**Seçilen Metin:**
Ankara Bölge Adliye Mahkemesi 26. Hukuk Dairesi 2021/141 Esas 2023/180 Karar
Karar Dilini Çevir:

Dairesi: Ankara Bölge Adliye Mahkemesi 26. Hukuk Dairesi
Esas No: 2021/141
Karar No: 2023/180
Karar Tarihi: 17.03.2023

T.C. ANKARA BÖLGE ADLİYE MAHKEMESİ
26. HUKUK DAİRESİ Esas-Karar No: 2021/141 - 2023/180
T.C.
ANKARA
BÖLGE ADLİYE MAHKEMESİ
26. HUKUK DAİRESİ

ESAS NO: 2021/141
KARAR NO: 2023/180

T Ü R K M İ L L E T İ A D I N A
K A R A R

İNCELENEN KARARIN
MAHKEMESİ: ANKARA 8. ASLİYE TİCARET MAHKEMESİ
TARİHİ: 27/10/2020
NUMARASI: 2019/332 Esas 2020/561 Karar
DAVACILAR:
VEKİLİ:
DAVALILAR:
VEKİLİ:
DAVANIN KONUSU: Tazminat (Ölüm Ve Cismani Zarar Sebebiyle Açılan )
KARAR TARİHİ: 17/03/2023
GEREKÇELİ KARAR
YAZILMA TARİHİ: 13/04/2023
Mahalli mahkemesince verilen karara karşı davalı... vekili tarafından süresi içinde istinaf kanun yoluna başvurulmuş olup, başvuru şartlarının yerine getirildiği dosya üzerinde yapılan ön inceleme ile anlaşılmakla yapılan istinaf incelemesi sonunda;
TARAFLARIN İDDİA VE SAVUNMALARI
Davacılar vekili dava dilekçesinde özetle, 01.07.2012 tarihinde davalılardan ...’in maliki, ...’nun sevk ve idaresindeki zorunlu mali mesuliyet sigorta poliçesi bulunmayan ... plakalı araçla karşıdan karşıya geçmekte olan davacıların oğlu ...’ya çarparak ölümün neden olduğunu, davalı ... 22.04.2019 tarihinde başvurmalarına rağmen desteğin kusurlu olduğu gerekçesiyle ödeme yapılmadığını belirterek fazlaya ilişkin hakları saklı kalmak kaydıyla şimdilik davacı anne için 100,00 TL, baba için 100,00 TL olmak üzere toplam 200,00 TL destekten yoksun kalma tazminatının davalı işleten ve sürücüden kaza tarihinden, davalı ... 24.04.2019 temerrüt tarihinden itibaren işleyecek yasal faiziyle birlikte davalılardan müştereken ve müteselsilen; davacı anne için 15.000,00 TL, davacı baba için 15.000,00 TL manevi tazminatın kaza tarihinden itibaren işleyecek yasal faiziyle birlikte davalı ... ve ...’ndan müştereken müteselsilen tahsiline karar verilmesini talep etmiştir.

**Yapılacak İş:** Yukarıdaki mahkeme kararını baştan sona, hiçbir değişiklik yapmadan kelimesi kelimesine yeniden yazın. Bundan sonra gelen malzemenin bu işle hiçbir ilgisi yoktur.

**Verilen Bilgiler:**
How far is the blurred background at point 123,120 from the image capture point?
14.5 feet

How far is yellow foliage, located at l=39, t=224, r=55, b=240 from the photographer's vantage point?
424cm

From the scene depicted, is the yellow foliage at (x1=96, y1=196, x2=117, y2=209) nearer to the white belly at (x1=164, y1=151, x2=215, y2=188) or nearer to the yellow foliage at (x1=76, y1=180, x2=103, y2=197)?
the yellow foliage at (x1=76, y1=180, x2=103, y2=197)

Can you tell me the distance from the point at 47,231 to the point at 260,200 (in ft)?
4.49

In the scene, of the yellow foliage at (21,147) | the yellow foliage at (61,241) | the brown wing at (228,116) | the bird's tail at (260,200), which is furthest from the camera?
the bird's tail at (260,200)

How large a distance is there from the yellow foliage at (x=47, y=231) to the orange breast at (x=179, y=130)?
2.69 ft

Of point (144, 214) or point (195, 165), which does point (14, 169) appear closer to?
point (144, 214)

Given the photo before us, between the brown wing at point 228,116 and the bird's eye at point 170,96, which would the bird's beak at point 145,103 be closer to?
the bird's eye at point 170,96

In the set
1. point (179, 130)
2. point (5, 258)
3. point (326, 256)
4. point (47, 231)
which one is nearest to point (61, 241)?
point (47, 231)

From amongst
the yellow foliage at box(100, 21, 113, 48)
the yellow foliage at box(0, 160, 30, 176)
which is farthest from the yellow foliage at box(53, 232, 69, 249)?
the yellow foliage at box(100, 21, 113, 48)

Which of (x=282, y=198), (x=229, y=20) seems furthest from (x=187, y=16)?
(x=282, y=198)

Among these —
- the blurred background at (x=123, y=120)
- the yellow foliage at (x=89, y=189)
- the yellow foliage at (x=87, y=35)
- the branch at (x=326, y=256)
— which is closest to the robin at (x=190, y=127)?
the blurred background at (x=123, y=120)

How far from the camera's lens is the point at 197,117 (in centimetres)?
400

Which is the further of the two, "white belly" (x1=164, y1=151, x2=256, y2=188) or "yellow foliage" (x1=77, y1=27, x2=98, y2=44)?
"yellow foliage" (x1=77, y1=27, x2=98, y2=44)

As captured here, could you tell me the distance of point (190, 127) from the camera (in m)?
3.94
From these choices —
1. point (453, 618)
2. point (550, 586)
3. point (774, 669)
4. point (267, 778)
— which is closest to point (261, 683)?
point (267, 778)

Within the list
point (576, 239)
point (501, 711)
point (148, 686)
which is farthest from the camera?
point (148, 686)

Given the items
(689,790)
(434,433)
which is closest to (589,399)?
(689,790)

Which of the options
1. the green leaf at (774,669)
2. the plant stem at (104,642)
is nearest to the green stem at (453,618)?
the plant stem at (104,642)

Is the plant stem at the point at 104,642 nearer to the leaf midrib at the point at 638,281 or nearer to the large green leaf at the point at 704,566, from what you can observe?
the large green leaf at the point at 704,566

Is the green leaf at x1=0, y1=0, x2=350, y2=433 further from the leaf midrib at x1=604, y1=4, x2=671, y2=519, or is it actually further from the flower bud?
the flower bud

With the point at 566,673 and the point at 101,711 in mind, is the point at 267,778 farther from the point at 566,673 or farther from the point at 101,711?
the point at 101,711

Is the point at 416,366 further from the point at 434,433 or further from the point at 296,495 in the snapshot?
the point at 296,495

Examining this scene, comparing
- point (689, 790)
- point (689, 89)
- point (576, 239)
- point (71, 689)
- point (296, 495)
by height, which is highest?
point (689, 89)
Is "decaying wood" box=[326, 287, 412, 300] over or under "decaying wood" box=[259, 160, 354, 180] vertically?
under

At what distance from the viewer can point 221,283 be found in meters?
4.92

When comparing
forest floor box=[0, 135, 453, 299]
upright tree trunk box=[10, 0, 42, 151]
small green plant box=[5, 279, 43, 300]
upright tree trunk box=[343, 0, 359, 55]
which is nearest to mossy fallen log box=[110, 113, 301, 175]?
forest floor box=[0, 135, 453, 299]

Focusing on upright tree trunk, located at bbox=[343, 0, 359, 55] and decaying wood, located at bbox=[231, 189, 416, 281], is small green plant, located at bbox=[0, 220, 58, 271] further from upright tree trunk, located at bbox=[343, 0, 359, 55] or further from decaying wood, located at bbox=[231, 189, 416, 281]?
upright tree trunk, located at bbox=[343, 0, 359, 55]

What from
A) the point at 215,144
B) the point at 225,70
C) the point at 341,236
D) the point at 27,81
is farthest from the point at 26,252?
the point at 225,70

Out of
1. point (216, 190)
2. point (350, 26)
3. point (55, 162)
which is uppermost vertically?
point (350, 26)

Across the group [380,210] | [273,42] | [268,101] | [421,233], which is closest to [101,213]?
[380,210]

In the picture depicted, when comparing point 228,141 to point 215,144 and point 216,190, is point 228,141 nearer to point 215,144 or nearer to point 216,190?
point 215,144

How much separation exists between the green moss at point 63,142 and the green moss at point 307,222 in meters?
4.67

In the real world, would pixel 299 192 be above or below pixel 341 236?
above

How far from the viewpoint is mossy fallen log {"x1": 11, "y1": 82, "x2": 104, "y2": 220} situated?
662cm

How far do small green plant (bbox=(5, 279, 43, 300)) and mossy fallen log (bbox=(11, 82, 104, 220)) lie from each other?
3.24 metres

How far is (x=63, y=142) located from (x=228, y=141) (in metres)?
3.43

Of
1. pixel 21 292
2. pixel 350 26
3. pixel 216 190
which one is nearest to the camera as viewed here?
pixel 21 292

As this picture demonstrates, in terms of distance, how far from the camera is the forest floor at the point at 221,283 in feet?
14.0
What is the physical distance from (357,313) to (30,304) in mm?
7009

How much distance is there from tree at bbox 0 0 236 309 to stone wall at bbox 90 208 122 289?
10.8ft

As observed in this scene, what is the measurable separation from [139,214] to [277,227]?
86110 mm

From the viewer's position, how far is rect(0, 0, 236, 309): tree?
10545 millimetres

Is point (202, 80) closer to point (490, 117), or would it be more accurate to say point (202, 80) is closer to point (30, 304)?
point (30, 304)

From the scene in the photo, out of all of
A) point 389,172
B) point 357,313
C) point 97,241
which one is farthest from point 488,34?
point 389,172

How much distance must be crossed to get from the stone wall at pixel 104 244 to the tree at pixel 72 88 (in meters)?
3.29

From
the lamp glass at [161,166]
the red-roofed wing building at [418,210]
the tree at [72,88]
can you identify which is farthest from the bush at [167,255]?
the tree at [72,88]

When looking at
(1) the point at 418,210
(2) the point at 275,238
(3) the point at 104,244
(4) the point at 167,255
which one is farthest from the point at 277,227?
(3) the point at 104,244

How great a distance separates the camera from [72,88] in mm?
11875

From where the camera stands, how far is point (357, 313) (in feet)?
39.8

**Sonuç:**
Ankara Bölge Adliye Mahkemesi 26. Hukuk Dairesi 2021/141 Esas 2023/180 Karar
Karar Dilini Çevir:

Dairesi: Ankara Bölge Adliye Mahkemesi 26. Hukuk Dairesi
Esas No: 2021/141
Karar No: 2023/180
Karar Tarihi: 17.03.2023

T.C. ANKARA BÖLGE ADLİYE MAHKEMESİ
26. HUKUK DAİRESİ Esas-Karar No: 2021/141 - 2023/180
T.C.
ANKARA
BÖLGE ADLİYE MAHKEMESİ
26. HUKUK DAİRESİ

ESAS NO: 2021/141
KARAR NO: 2023/180

T Ü R K M İ L L E T İ A D I N A
K A R A R

İNCELENEN KARARIN
MAHKEMESİ: ANKARA 8. ASLİYE TİCARET MAHKEMESİ
TARİHİ: 27/10/2020
NUMARASI: 2019/332 Esas 2020/561 Karar
DAVACILAR:
VEKİLİ:
DAVALILAR:
VEKİLİ:
DAVANIN KONUSU: Tazminat (Ölüm Ve Cismani Zarar Sebebiyle Açılan )
KARAR TARİHİ: 17/03/2023
GEREKÇELİ KARAR
YAZILMA TARİHİ: 13/04/2023
Mahalli mahkemesince verilen karara karşı davalı... vekili tarafından süresi içinde istinaf kanun yoluna başvurulmuş olup, başvuru şartlarının yerine getirildiği dosya üzerinde yapılan ön inceleme ile anlaşılmakla yapılan istinaf incelemesi sonunda;
TARAFLARIN İDDİA VE SAVUNMALARI
Davacılar vekili dava dilekçesinde özetle, 01.07.2012 tarihinde davalılardan ...’in maliki, ...’nun sevk ve idaresindeki zorunlu mali mesuliyet sigorta poliçesi bulunmayan ... plakalı araçla karşıdan karşıya geçmekte olan davacıların oğlu ...’ya çarparak ölümün neden olduğunu, davalı ... 22.04.2019 tarihinde başvurmalarına rağmen desteğin kusurlu olduğu gerekçesiyle ödeme yapılmadığını belirterek fazlaya ilişkin hakları saklı kalmak kaydıyla şimdilik davacı anne için 100,00 TL, baba için 100,00 TL olmak üzere toplam 200,00 TL destekten yoksun kalma tazminatının davalı işleten ve sürücüden kaza tarihinden, davalı ... 24.04.2019 temerrüt tarihinden itibaren işleyecek yasal faiziyle birlikte davalılardan müştereken ve müteselsilen; davacı anne için 15.000,00 TL, davacı baba için 15.000,00 TL manevi tazminatın kaza tarihinden itibaren işleyecek yasal faiziyle birlikte davalı ... ve ...’ndan müştereken müteselsilen tahsiline karar verilmesini talep etmiştir.